TASKS TO COMPLETE:
[1] In the ODBC data source post below, translate this sentence into Spanish: "Not all data sources are in that key, especially if you have a 64 bit machine."
[2] Reproduce word for word the part of the ODBC data source post below that opens with the words "I tried just" and closes with "me remove them.".

PAGE EXCERPT:
== == ==
3

So my computer was recently rebuilt and all my settings were re-imaged to a new computer. This meant that most drivers were not re-installed. Right now I have a bunch of USER DSN that are invalid. I cannot remove or configure them. I get the following error when I try either: https://i.stack.imgur.com/IGJi0.jpg

Google tells me to go to regedit but nothing exists in the following folder HKEY_LOCAL_MACHINE\Software\ODBC\ODBC.INI\ODBC Data Sources.

I tried just re-installing the the Posgres ODBC driver but no go. Ran data sources administrator GUI as an administrator and windows still won't let me remove them.

Jeff G
  • 33
  • 1
  • 1
  • 3

1 Answers1

8

Not all data sources are in that key, especially if you have a 64 bit machine. 64-bit ODBC explains where you can find 32/64 bit data sources in the registry.
== == ==
STORED DATA:
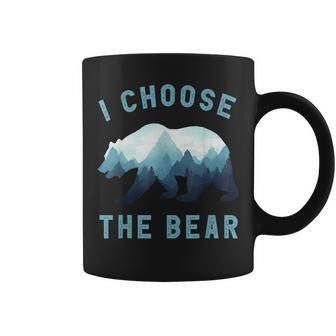 I Choose The Bear Camping Bear Lover Women Coffee Mug - Monsterry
== == ==
RESULTS OF THE EXERCISE:
[1] No todas las fuentes de datos están en esa clave, especialmente si tienes una máquina de 64 bits.

[2]
I tried just re-installing the the Posgres ODBC driver but no go. Ran data sources administrator GUI as an administrator and windows still won't let me remove them.